Task brief: Convert the entries from the line containing "Looking at the options" through the last line of the entries, inclusive, into a Markdown table. Use the columns Row and Line, number each row, and omit blank lines.

Dataset records:
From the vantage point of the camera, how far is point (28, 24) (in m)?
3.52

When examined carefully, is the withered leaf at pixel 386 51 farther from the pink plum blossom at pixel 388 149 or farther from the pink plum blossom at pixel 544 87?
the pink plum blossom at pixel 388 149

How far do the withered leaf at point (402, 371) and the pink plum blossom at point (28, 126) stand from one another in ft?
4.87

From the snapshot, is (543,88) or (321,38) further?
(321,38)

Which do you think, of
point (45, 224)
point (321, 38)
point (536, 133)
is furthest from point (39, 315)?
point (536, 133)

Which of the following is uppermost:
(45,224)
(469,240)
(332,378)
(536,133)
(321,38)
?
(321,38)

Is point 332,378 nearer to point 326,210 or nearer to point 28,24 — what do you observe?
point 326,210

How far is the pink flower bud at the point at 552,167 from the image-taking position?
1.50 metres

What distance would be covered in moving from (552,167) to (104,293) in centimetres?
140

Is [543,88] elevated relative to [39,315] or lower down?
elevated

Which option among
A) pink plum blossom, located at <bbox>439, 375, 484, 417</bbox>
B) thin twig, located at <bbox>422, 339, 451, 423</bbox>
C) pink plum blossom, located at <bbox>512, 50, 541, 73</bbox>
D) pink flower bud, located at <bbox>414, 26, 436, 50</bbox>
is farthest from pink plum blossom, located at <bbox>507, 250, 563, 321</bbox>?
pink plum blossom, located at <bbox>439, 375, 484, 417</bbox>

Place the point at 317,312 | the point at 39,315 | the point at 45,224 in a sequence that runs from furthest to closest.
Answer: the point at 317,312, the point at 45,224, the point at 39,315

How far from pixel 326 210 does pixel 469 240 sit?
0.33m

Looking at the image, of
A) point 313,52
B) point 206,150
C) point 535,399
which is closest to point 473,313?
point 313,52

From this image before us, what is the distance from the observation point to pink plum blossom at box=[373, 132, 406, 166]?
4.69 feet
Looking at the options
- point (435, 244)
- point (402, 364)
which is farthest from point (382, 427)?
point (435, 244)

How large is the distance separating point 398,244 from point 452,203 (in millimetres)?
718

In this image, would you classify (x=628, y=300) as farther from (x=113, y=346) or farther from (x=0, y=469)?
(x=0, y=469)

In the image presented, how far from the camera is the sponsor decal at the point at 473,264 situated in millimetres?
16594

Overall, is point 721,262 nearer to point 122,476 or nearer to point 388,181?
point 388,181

Result of this exercise:
| Row | Line |
|---|---|
| 1 | Looking at the options |
| 2 | - point (435, 244) |
| 3 | - point (402, 364) |
| 4 | which is farthest from point (382, 427)? |
| 5 | point (435, 244) |
| 6 | How large is the distance separating point 398,244 from point 452,203 (in millimetres)? |
| 7 | 718 |
| 8 | In this image, would you classify (x=628, y=300) as farther from (x=113, y=346) or farther from (x=0, y=469)? |
| 9 | (x=0, y=469) |
| 10 | In the image presented, how far from the camera is the sponsor decal at the point at 473,264 situated in millimetres? |
| 11 | 16594 |
| 12 | Overall, is point 721,262 nearer to point 122,476 or nearer to point 388,181? |
| 13 | point 388,181 |